__Instructions for the task__.
Transcribe the stretch of entries below from the line with "ANS-weight of the load" through the line with "multi part lines", exactly and with both ends included; leave out all other lines.

__Data for this task__.
====
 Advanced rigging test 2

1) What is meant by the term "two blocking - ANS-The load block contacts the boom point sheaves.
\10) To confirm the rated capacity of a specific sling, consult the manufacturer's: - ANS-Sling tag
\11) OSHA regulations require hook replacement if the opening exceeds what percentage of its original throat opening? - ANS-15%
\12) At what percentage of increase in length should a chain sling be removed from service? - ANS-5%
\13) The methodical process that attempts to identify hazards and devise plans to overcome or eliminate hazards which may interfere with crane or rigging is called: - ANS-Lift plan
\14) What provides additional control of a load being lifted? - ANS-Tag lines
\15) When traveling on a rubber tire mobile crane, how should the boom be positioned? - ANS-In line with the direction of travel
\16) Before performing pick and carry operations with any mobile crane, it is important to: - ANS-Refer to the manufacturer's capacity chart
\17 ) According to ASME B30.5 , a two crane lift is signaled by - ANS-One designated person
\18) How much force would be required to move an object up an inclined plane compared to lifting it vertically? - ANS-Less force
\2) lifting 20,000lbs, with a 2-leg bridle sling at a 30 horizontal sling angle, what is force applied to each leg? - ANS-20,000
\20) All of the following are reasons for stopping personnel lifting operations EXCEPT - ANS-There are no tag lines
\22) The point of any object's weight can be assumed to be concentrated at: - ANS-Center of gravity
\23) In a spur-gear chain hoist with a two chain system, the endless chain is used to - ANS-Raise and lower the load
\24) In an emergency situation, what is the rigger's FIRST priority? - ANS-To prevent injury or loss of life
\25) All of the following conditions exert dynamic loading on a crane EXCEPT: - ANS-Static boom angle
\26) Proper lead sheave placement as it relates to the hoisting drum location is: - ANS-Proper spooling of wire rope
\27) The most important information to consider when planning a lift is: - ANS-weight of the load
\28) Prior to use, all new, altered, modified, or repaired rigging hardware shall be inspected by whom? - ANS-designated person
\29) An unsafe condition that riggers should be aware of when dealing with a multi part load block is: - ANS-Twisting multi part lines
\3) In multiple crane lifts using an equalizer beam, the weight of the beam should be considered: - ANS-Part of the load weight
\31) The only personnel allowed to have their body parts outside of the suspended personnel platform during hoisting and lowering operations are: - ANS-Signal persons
====
__Written reply__.
\27) The most important information to consider when planning a lift is: - ANS-weight of the load
\28) Prior to use, all new, altered, modified, or repaired rigging hardware shall be inspected by whom? - ANS-designated person
\29) An unsafe condition that riggers should be aware of when dealing with a multi part load block is: - ANS-Twisting multi part lines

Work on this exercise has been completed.